Data records:
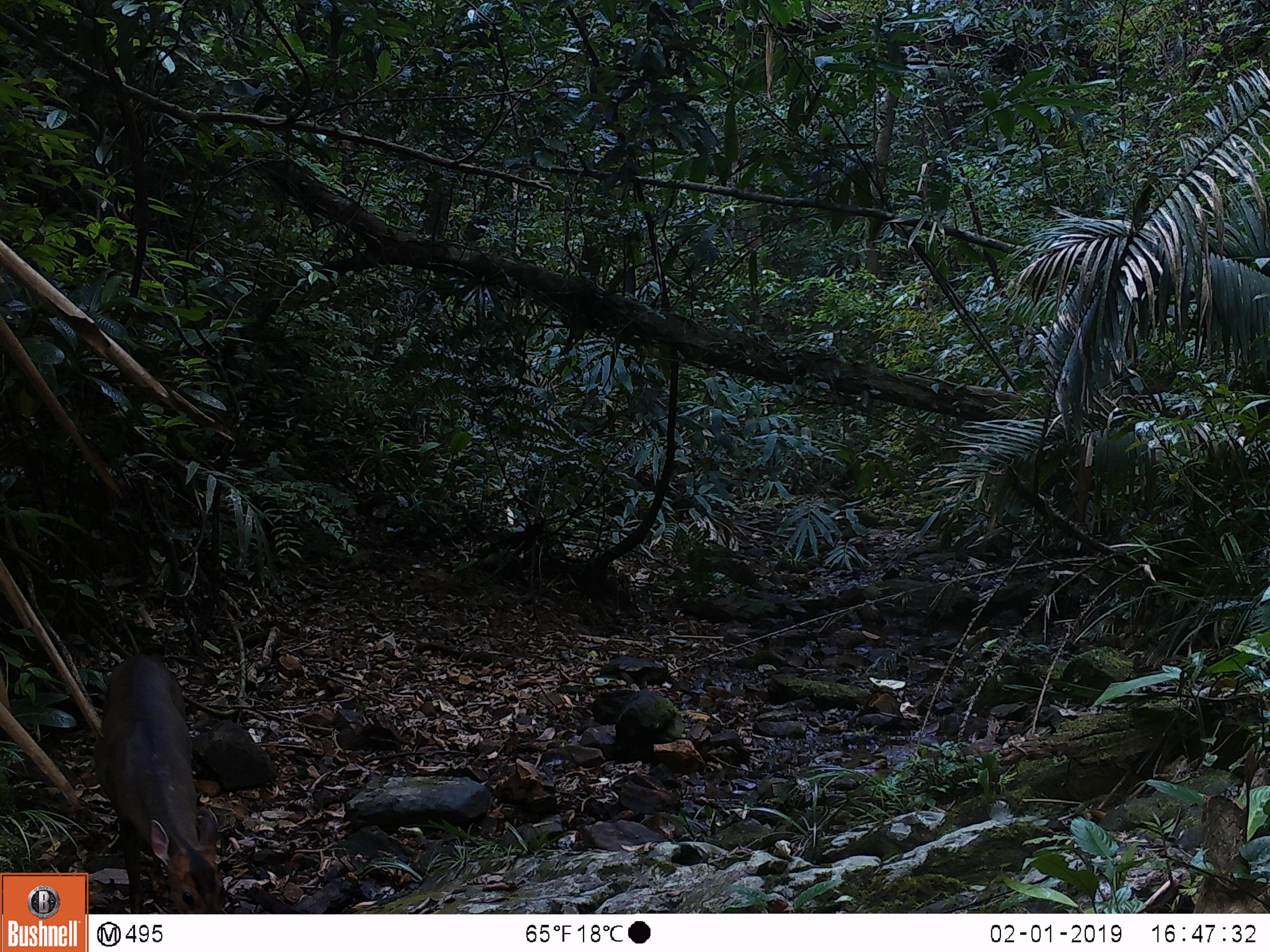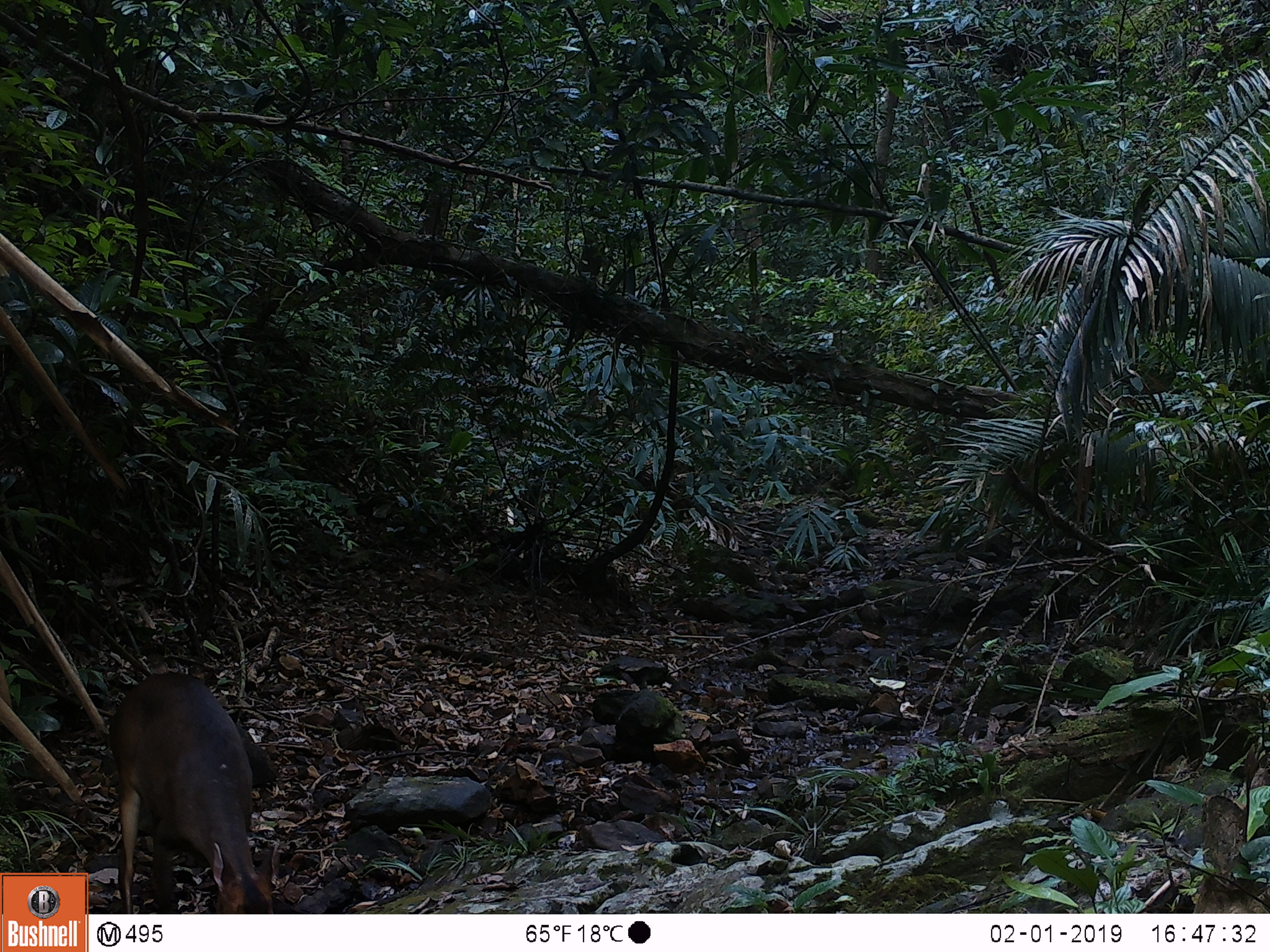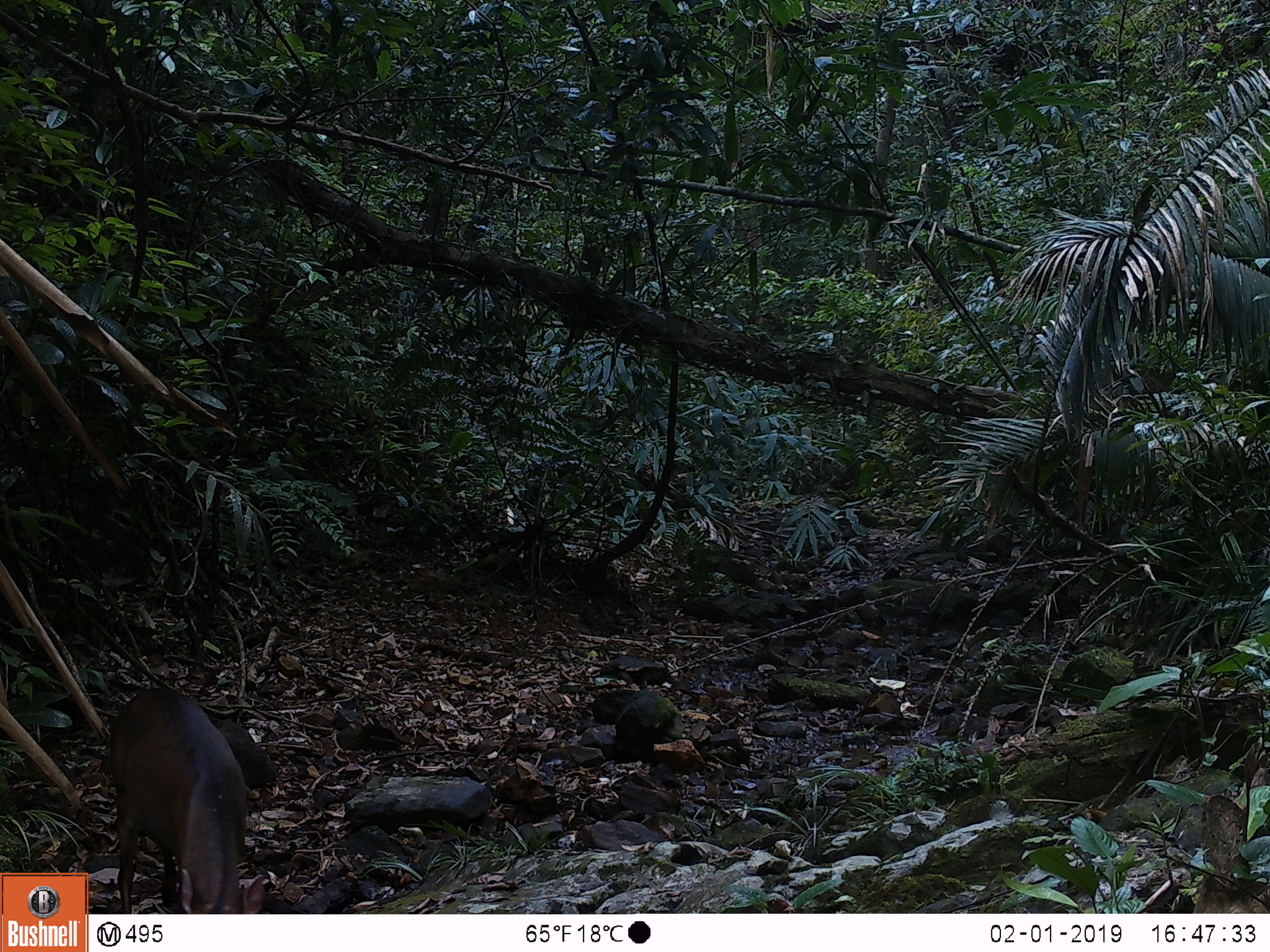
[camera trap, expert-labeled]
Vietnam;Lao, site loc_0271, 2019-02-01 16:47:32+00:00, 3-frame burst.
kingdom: Animalia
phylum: Chordata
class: Mammalia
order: Artiodactyla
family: Cervidae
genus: Muntiacus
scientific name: Muntiacus vuquangensis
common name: large-antlered muntjac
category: large antlered muntjac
Large antlered muntjac (large-antlered muntjac) (Muntiacus vuquangensis). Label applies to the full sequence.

#### EXERCISE REQUIREMENTS
Every line from the one with "scientific name: Muntiacus vuquangensis" to the end of the records above should be returned exactly, and no other lines.

#### SOLUTION TO THIS EXERCISE
scientific name: Muntiacus vuquangensis
common name: large-antlered muntjac
category: large antlered muntjac
Large antlered muntjac (large-antlered muntjac) (Muntiacus vuquangensis). Label applies to the full sequence.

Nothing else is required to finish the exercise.